▶ Excerpt to read
(begin)

Ever since an upgrade to their multiplexer equipment sometime in December 2019, the KDLO-TV and KPLO-TV simulcasts of MyUTV, along with the other two subchannels, have been broadcasting in a widescreen SD picture format; the subchannels were previously being offered in 480i 4:3 over KDLO-TV and KPLO-TV. Today, all subchannels are offered in the 16:9 aspect ratio on all three stations. By February 2020, the KELO-DT2 feed of MyUTV had been airing in 1080i full HD over the air, per additional distribution of digital bandwidth into channels 11.1 and 11.2 and further compression of the Ion Television and Court TV Mystery subchannels of KELO; however, the KDLO-DT2 and KPLO-DT2 feeds of MyUTV continue to be aired in the widescreen SD picture format.

News operation
Currently, KELO-TV broadcasts a total of  hours of local newscasts each week (with  hours each weekday and two hours each on Saturdays and Sundays), the highest local news output of any station in South Dakota. It is presently the only station in South Dakota carrying newscasts on weekend mornings.

(end)

▶ What is asked
Copy the KELO-TV passage word for word, between "News operation" and "on weekend mornings.", inclusive.

▶ Extracted material

(begin)

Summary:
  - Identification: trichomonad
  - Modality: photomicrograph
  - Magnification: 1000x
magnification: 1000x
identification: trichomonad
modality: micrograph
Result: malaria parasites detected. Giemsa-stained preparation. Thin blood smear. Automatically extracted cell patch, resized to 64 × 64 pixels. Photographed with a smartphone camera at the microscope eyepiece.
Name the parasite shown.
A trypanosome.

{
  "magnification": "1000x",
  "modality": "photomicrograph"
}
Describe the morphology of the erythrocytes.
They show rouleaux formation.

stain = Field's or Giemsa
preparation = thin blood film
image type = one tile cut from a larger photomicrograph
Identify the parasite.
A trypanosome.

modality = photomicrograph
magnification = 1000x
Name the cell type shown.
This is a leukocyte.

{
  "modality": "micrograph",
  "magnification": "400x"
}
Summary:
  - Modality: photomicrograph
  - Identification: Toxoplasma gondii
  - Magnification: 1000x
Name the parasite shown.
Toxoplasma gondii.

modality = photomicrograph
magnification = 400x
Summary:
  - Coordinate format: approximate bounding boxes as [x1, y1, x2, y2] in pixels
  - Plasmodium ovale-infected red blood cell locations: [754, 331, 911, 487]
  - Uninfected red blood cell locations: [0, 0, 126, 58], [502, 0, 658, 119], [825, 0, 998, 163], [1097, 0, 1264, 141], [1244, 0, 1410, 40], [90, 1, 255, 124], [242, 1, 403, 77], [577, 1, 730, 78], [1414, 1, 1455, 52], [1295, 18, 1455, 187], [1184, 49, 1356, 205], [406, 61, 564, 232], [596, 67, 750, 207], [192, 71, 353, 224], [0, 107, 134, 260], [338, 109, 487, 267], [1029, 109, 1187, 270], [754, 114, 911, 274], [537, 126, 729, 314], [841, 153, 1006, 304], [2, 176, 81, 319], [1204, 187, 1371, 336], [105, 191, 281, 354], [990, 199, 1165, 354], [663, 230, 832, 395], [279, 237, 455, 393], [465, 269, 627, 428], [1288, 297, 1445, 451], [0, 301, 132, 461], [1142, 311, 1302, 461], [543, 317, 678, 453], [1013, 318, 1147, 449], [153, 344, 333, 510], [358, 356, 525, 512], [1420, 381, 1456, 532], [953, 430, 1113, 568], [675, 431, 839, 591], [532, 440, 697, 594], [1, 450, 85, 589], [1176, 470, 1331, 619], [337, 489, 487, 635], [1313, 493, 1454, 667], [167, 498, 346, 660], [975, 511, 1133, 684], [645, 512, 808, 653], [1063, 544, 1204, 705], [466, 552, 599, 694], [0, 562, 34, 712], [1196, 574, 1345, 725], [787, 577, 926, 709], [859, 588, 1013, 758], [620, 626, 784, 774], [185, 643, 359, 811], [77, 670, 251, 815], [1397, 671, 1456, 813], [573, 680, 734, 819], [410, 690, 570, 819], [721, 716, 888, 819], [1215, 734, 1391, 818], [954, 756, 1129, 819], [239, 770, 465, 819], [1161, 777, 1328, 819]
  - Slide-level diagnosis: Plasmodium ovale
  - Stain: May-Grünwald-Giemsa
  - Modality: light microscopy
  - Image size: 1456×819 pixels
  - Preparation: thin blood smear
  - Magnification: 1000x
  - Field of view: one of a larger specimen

(end)

▶ Reply to the task
News operation
Currently, KELO-TV broadcasts a total of  hours of local newscasts each week (with  hours each weekday and two hours each on Saturdays and Sundays), the highest local news output of any station in South Dakota. It is presently the only station in South Dakota carrying newscasts on weekend mornings.